Não quero destelhar-te de teus sonhos
Entretanto assombra-me que em meu chão não fazes morada.
Seu olhar fraterno faz luz através da janela do meu quarto. Basta que
eu a atravesse então para que o veja. Quão precária a vida se tornou diante das
lembranças reluzentes contigo. Eterna é a distância então entre meu amor e eu,
distancia no espaço, no tempo, não nos tracejados finos das memórias. Busco
aconchego na saudade e ela me abraça, mal percebo, enforca-me devagar. Tento
esquecer-te e sou tentado na mais pobre fantasia sexual. Persegue-me a natureza
instintiva e de repente sou tão seu, estou tão contigo, e no gozo desesperado recaio
no nada. Diante de ti estive como quem constrói uma casa e descobre dentro de
si a famigerada pergunta: Terás de escolher entre o chão e o telhado, não
poderá ter os dois. O que deseja? E negando-me a responder, embriagando-me,
morria na sutileza de saber-se vivendo em um local inteiro, porém provisório,
um barraco alugado que escondia a fragilidade do passo seguinte. Sabia, porém que a escolha seria também uma
morte, talvez a morte lúcida, aquela que se pode com alguns segundos antever. Ainda
assim, creio que toda morte seja carregada no milésimo por uma esperança. O
saber da morte é um susto, um estalo, é um saber meio que ainda tentando não
saber. O segundo que precede carrega toda a memória, os anos e as lembranças do
vivido. O tracejado da memória se torna uma linha clara e fica como que entre a
ponta da finitude e da infinitude. Morre-se sempre almejando um futuro. Sempre.

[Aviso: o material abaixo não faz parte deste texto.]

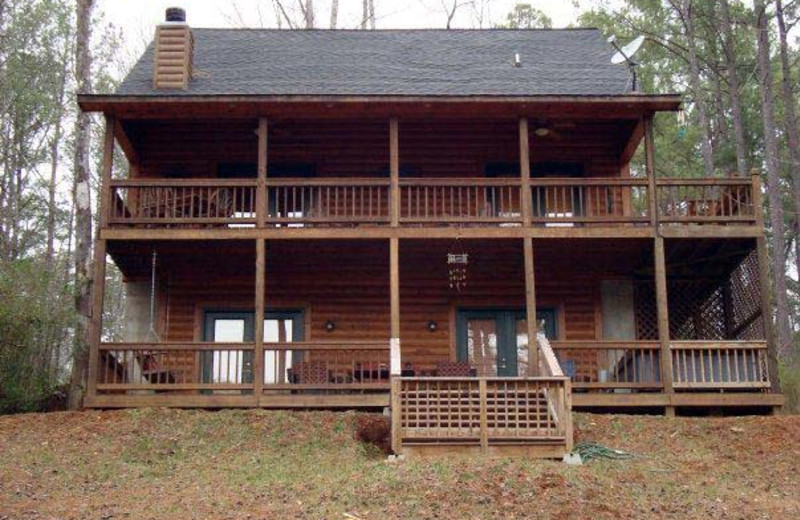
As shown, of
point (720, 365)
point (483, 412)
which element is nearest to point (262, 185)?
point (483, 412)

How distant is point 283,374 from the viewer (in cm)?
1553

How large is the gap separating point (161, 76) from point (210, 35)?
4.06m

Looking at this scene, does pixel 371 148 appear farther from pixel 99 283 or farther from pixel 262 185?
pixel 99 283

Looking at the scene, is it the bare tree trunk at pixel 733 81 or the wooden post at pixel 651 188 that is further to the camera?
the bare tree trunk at pixel 733 81

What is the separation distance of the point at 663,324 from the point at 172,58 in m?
9.50

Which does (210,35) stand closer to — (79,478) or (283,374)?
(283,374)

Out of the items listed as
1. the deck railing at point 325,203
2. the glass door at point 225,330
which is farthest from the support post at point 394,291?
the glass door at point 225,330

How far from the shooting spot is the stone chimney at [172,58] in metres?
16.9

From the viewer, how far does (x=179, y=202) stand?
16812mm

Estou vendo a morte, ela é
claríssima, mas haverá ainda vida? Escolhi o chão como que de engasgo, em um
murmúrio. Quase não dava para ouvir a minha voz. Problema algum, eu só não
queria mesmo falar. Não queria escolher. Instantaneamente a chuva caiu. Um pé
d’água. Granizo. Era a sensação que eu tinha. Na verdade nem um pingo caiu. E
nem precisava. Bastava que eu escolhesse um dos lados para que sentisse a
fragilidade do outro lado me solapar. Fosse o telhado a escolha e já quebraria
a horizontalidade da minha coluna, me jogaria no vão e seria então o teto um
inútil guarda-chuva. Infortúnio. Miséria a vida da pobreza de quem está diante
do impossível do amor. Diante de quem está à beira do leito de morte e faz
planos para daqui há alguns dias. Ficaste com o teto, levaste meu chão. Ou fora
o contrário? Não foi prometida casa alguma a nós dois. A quem terá sido? E
ainda assim espero. Espera? Ainda assim sonho no conforto daquele gozo seco e
solitário, na lágrima que escorre ao chegar à janela e ver o quão próximo já
estivestes de mim, e quando deito-me em alguma lembrança e vagalumeio por ela
enquanto em meio a alguma tarefa do dia, ou em meio a uma noite que insiste em
me manter alerta: “Estás chegando? Voltará? Vai chover? Haverá de ser uma casa
com chão e teto? Quanta vida há na morte? Quanta morte há na vida?
Quisera eu que o mundo fosse pequeno como eu sou. A vida não vale mais
do que um amor quentinho deitado no ombro. É quase nada, e é tanto!